Consuelo apareció limpiándose la boca con el mandil.
—Consuelo, quiero que usted prepare la cena del sábado con el mismo esmero que preparó la de esta noche. Yo enviaré la comida y las flores. ¿Entendido? Quiero que el genio quede satisfecho y que la patrona no se moleste en ¡nada! Bueno, y ahora me retiro. Tengo muchas cosas que hacer mañana. ¡Buenas noches!
—¡Buenas noches, señor! —dijeron a coro Antonio y Consuelo.
Rosalía y Rafael se pusieron de pie.
—¿Te vas?
—Sí, y no me digan que me quede, porque ya no me aguantan. Ya quieren que me vaya. Buenas noches. Nos veremos el domingo o el lunes.
El matrimonio no supo qué decir. El Gato le besó la mano a Rosalía y le dio una palmada al genio. Luego, solo se dirigió a la puerta de salida y desapareció. Detrás dejó una estela de tristeza, un pesado camino trágico. Un sinfín de pasos dados en dirección equivocada y un reguero de lágrimas que parecía que habían ahogado la casa.
—Vámonos a dormir —dijo Rafael con voz apesadumbrada.

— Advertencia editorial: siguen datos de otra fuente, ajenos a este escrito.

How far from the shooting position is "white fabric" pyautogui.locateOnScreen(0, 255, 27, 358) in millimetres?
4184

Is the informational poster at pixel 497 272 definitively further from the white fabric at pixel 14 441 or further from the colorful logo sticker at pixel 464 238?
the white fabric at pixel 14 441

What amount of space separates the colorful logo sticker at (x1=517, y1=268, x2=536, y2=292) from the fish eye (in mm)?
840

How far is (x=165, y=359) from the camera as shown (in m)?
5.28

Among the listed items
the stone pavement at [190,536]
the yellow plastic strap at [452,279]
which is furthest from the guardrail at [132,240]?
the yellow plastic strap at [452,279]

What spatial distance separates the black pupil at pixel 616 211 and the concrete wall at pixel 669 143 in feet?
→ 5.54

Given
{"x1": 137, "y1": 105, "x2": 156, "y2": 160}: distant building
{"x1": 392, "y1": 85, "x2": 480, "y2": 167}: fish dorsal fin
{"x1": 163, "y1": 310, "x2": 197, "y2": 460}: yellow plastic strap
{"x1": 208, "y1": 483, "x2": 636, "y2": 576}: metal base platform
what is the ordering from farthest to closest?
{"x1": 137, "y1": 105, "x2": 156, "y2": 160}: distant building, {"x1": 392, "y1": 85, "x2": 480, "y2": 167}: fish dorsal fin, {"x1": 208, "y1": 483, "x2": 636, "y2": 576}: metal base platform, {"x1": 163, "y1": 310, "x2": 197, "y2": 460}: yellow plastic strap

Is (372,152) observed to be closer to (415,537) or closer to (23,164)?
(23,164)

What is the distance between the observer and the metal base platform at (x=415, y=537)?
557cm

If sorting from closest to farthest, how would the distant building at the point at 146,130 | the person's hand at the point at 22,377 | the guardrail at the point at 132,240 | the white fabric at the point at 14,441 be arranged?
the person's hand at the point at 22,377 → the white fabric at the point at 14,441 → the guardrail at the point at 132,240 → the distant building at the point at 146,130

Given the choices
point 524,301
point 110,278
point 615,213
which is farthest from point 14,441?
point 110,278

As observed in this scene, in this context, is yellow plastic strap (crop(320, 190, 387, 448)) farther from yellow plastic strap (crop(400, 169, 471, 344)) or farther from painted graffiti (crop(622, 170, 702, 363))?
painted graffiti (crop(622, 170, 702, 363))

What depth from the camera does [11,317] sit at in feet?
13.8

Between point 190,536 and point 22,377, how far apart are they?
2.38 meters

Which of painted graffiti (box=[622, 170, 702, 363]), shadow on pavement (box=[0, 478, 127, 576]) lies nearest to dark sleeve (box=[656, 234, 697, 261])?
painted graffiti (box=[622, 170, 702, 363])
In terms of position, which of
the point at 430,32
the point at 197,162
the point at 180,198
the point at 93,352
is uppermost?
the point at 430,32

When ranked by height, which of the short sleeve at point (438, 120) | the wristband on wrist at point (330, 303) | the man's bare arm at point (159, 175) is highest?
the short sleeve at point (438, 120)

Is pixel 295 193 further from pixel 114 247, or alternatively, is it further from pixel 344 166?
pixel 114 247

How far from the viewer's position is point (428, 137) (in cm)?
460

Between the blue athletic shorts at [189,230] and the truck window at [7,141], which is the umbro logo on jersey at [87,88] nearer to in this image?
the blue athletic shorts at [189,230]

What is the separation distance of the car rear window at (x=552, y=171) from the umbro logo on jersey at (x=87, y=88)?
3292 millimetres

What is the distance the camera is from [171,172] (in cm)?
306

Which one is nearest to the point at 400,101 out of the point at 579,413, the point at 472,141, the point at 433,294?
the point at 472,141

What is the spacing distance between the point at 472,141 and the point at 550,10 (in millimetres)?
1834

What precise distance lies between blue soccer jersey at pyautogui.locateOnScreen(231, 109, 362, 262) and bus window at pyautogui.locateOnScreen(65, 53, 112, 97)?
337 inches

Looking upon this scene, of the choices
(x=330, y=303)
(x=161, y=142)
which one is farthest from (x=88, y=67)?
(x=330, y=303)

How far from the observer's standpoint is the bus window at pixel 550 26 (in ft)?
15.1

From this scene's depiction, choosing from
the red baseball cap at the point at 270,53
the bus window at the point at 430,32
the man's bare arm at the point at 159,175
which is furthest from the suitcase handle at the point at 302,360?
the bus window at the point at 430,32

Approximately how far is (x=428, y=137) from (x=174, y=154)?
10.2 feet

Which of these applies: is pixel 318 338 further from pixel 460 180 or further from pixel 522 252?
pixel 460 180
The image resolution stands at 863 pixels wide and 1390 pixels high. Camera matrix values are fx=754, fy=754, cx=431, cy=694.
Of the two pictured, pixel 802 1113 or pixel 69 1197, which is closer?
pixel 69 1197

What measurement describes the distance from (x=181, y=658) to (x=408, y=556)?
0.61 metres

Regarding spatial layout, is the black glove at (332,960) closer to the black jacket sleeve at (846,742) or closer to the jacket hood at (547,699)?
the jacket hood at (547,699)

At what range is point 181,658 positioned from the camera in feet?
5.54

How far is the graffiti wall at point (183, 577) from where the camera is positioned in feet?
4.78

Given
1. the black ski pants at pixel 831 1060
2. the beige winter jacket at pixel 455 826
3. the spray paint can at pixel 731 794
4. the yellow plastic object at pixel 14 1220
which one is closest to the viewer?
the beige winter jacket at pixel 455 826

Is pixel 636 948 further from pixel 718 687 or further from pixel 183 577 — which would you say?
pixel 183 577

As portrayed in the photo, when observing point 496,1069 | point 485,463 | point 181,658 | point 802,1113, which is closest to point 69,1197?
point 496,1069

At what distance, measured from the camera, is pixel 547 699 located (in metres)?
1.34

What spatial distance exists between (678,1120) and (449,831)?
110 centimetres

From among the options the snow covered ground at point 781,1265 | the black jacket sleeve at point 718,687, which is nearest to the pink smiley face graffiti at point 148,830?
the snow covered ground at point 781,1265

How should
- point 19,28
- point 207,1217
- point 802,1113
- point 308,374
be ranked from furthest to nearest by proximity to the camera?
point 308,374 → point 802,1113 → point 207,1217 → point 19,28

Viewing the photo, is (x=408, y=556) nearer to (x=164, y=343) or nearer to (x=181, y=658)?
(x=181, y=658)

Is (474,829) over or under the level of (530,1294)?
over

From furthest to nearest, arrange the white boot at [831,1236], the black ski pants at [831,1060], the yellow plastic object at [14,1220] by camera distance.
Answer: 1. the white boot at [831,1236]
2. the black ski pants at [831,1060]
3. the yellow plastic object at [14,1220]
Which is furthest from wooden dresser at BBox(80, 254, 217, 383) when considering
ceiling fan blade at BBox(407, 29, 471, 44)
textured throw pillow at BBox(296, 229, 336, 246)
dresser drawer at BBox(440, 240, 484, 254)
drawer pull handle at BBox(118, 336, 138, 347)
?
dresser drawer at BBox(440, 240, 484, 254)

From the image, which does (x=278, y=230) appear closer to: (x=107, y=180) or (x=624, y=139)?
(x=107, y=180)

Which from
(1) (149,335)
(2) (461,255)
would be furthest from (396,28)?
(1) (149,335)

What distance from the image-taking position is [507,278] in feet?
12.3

—Vámonos —contestó Rosalía próxima a las lágrimas.
Aquel Gato callejero que acababa de salir de su casa para entrar a la noche solitaria le producía una pena desconocida.
—¡Pobre Gato! —dijo Rafael.
—Sí, pobre Gato —contestó ella desde el calor de su cama.
—¿Dónde vive?
—No lo sé.
Apenas se lograron dormir.
Algunos globos flotaban en su habitación.